Task instructions:
In the thread on FA profile icon sizes, copy the passage that begins at "## LizardKing (Sep" and stops after "WHY SO BIG?", and switch "jibbering" to "blithering".

Extracted text:
○ ○ ○ ○ ○
# Icon size diffrence on FA profiles.



## LeoTWFZ (Sep 5, 2011)

no one likes it. Sort it >.>


----------



## Alishka (Sep 5, 2011)

they're far too distracting, and look bad...do not want.


----------



## Xenke (Sep 5, 2011)

...what


----------



## KAtojana (Sep 5, 2011)

I Like it o,o


----------



## LizardKing (Sep 5, 2011)

What the jibbering crotchrot are you on about?


----------



## Hipstar (Sep 5, 2011)

HOLY CHRIST IS IT BILLY MAYS WEEK OR SOMETHIN GOIS? WHY SO BIG?


----------



## Volkodav (Sep 5, 2011)

fuck yeahh
check out my fa page


----------



## Wingedwolf (Sep 5, 2011)

They look awful, please change them back


----------



## epicblaze2 (Sep 5, 2011)
○ ○ ○ ○ ○
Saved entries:

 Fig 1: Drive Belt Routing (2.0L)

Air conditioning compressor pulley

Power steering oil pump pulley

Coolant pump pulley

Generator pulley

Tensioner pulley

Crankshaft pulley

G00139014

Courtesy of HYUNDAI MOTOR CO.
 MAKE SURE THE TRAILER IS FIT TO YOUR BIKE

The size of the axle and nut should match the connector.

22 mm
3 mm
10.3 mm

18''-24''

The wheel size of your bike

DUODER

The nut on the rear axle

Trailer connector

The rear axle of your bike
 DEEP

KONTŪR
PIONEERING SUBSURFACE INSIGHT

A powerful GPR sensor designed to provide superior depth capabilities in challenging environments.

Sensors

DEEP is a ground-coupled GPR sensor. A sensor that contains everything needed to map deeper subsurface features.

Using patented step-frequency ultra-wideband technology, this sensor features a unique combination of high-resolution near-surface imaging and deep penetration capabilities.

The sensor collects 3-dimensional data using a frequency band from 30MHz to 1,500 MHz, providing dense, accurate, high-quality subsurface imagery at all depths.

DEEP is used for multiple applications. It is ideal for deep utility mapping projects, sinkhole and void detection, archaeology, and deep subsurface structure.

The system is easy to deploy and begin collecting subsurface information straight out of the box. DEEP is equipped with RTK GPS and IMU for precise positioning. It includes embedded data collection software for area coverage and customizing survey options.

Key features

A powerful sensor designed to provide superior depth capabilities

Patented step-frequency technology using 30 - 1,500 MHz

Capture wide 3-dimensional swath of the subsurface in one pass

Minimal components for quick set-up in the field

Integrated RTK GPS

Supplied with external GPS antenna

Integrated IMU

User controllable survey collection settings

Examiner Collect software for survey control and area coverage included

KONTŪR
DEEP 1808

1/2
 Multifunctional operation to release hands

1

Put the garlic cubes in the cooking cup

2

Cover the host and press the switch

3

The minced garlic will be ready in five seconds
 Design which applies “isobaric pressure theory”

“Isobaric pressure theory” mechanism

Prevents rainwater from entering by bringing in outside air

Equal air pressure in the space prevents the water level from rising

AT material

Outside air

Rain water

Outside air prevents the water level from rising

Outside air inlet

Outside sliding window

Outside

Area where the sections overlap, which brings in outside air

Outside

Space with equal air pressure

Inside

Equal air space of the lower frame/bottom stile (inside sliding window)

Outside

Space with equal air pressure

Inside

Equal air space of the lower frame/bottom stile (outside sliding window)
○ ○ ○ ○ ○
Exercise response:
## LizardKing (Sep 5, 2011)

What the blithering crotchrot are you on about?


----------



## Hipstar (Sep 5, 2011)

HOLY CHRIST IS IT BILLY MAYS WEEK OR SOMETHIN GOIS? WHY SO BIG?